When I want to call someone, I just click on their name.
At least the only risk of dialing the wrong number is an awkward phone call. In the hospital, LIVES are the line.
Because everyone in the hospital… from the newest residents to long-time ER veterans… relies on one top expert to help them make some of the most critical life and death decisions.
He’s the most important “doctor” in the hospital. But “HE” is a computer. It’s supposed to recommend safe and accurate prescriptions and catch potentially dangerous interactions, overdoses, and other problems.
But it turns out they maybe shouldn’t even rely on it to order a sandwich. Because it MISSES potentially DEADLY drug mistakes a third of the time.
How you could get an OVERDOSE in a hospital
Right now, more than 100 Americans die EVERY DAY from drug mistakes. Electronic health records were supposed to make things better, safer, and more efficient to SAVE those lives.
With a computer, an exhausted doc at the end of a long shift could no longer write a bad prescription for the wrong drug or an incorrect dose. The machine, they said, would catch it and prevent it.

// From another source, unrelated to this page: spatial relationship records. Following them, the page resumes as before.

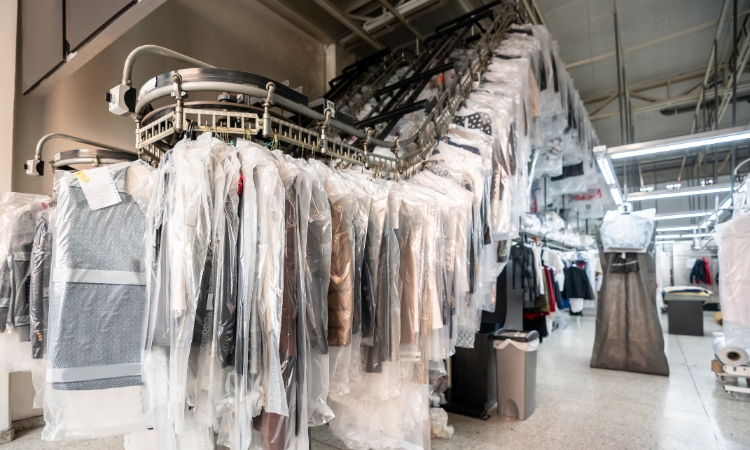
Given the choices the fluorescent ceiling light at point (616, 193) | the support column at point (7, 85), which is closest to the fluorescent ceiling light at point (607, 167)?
the fluorescent ceiling light at point (616, 193)

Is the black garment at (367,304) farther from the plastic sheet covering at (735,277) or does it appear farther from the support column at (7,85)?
the plastic sheet covering at (735,277)

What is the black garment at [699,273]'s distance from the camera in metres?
12.8

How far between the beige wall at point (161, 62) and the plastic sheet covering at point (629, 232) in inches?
161

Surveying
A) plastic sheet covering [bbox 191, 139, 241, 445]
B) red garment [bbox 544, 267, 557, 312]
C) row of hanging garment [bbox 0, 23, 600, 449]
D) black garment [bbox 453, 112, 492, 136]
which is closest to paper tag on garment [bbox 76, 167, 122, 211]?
row of hanging garment [bbox 0, 23, 600, 449]

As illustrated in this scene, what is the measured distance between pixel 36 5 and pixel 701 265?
16853 mm

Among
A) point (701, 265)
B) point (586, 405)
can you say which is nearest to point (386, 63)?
point (586, 405)

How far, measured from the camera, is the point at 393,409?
6.50 ft

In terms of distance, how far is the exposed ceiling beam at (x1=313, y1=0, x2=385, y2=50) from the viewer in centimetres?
445

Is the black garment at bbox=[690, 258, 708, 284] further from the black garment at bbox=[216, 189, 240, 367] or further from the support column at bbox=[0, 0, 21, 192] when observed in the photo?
the support column at bbox=[0, 0, 21, 192]

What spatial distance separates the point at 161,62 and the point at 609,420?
487cm

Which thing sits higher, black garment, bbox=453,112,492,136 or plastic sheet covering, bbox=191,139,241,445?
black garment, bbox=453,112,492,136

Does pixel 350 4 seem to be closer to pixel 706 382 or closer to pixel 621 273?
pixel 621 273

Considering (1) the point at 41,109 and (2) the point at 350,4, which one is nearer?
(1) the point at 41,109

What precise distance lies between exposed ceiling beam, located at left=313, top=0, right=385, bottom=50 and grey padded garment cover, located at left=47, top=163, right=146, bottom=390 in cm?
373
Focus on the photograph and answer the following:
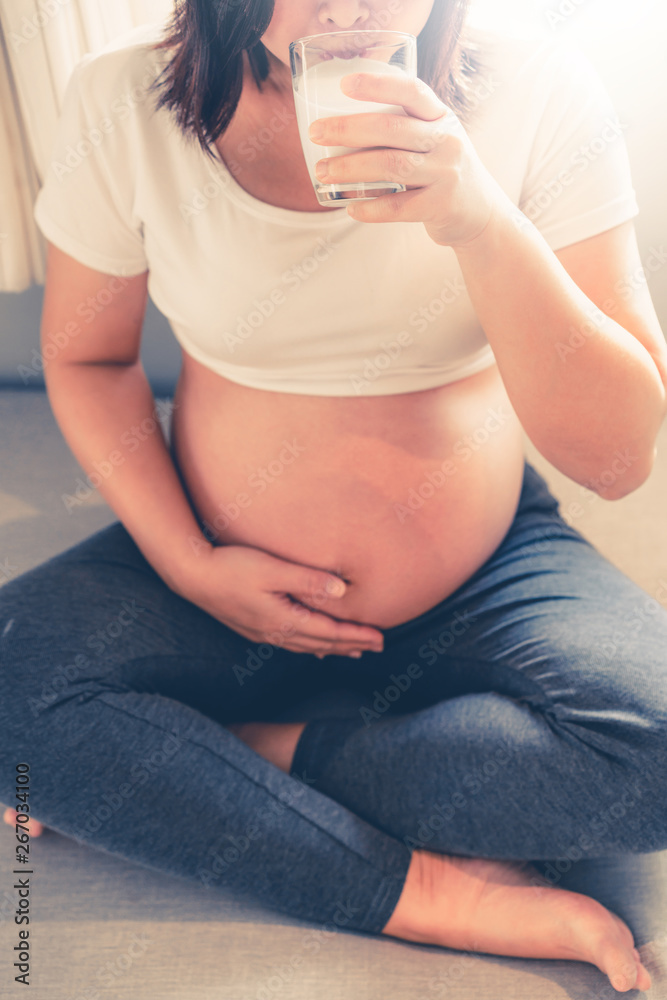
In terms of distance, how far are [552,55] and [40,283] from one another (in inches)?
34.6

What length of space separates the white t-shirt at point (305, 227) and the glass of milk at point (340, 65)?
0.68 feet

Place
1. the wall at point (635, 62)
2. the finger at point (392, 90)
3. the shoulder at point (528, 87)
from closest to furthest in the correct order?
the finger at point (392, 90) < the shoulder at point (528, 87) < the wall at point (635, 62)

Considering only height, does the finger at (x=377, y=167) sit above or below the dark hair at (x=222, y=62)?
below

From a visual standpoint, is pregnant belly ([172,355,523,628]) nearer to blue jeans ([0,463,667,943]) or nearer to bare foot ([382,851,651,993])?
blue jeans ([0,463,667,943])

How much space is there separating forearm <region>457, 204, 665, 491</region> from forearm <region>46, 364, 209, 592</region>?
1.22 feet

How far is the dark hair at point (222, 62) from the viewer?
0.66m

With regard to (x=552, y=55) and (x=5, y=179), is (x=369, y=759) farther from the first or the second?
(x=5, y=179)

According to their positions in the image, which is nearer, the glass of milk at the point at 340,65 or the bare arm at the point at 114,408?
the glass of milk at the point at 340,65

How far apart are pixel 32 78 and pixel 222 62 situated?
54 centimetres

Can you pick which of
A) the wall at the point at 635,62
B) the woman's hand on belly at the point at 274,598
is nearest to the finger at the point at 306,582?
the woman's hand on belly at the point at 274,598

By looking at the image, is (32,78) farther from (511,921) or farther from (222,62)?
(511,921)

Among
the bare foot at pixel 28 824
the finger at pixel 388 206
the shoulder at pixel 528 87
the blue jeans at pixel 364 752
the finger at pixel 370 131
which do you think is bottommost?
the bare foot at pixel 28 824

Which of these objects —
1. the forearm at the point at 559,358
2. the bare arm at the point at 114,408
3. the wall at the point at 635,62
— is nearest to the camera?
the forearm at the point at 559,358

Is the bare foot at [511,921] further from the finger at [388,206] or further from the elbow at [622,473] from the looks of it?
the finger at [388,206]
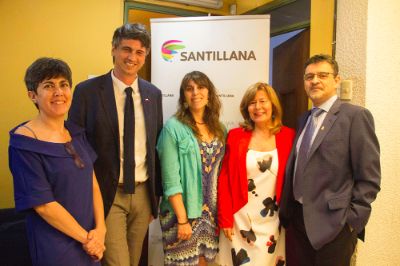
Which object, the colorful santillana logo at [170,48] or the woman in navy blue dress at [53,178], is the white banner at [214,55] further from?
the woman in navy blue dress at [53,178]

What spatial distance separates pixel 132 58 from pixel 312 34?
1.60m

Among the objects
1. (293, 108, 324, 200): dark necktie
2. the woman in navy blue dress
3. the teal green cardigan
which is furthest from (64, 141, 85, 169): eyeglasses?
(293, 108, 324, 200): dark necktie

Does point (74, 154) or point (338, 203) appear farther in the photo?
point (338, 203)

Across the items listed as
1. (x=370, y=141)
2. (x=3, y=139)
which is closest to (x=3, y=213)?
(x=3, y=139)

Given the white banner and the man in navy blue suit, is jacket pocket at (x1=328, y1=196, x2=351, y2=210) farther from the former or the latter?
the white banner

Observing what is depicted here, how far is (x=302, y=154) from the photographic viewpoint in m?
Answer: 1.71

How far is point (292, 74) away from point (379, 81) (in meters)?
0.92

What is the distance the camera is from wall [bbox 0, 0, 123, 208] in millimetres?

Except, as the new study shows, the system often doesn’t catch those mistakes. And that can have tragic consequences for some of us that are the most vulnerable.
The scientists used the real-world systems that hospitals rely on to create fake patient profiles and medical histories. They then deliberately fed it dangerous prescription orders to see what happened.
And what happened was a drug mistakes disaster.
In one case – based on a real-world incident – they ordered a blood thinner for an elderly woman already on the drugs. That led to a dangerously high dose that the computer should’ve caught and stopped.
It didn’t. And in this scenario, the patient died.
Hospital computers allow DANGEROUS drug mistakes
The most outrageous part of this finding is not just that drug mistakes happen at all. It’s that they KEEP happening. Researchers ran this same study a few years back, and the computer was failing then too.
In that 2009 study, it failed to spot drug mistakes 46 percent of the time. That should’ve led to MAJOR improvements – or maybe even an all-new system.
Instead, it’s led to only a little improvement with the computer missing the drug mistakes just 33 percent of the time now. It’s unacceptable.
Obviously we can’t rely on the computer to keep us safe. So it’s up to our loved ones and us to do it instead.
If you’re in a hospital and awake and aware, question all the meds you’re on and make them double-check for doses, interactions, and allergies.
And if you’re not, make sure you always have a loved one appointed who can keep an eye on things for you.
The time to have those conversations is now, while you’re still home. Because as the new study shows, if you wait until you’re in the hospital… you may have waited too long.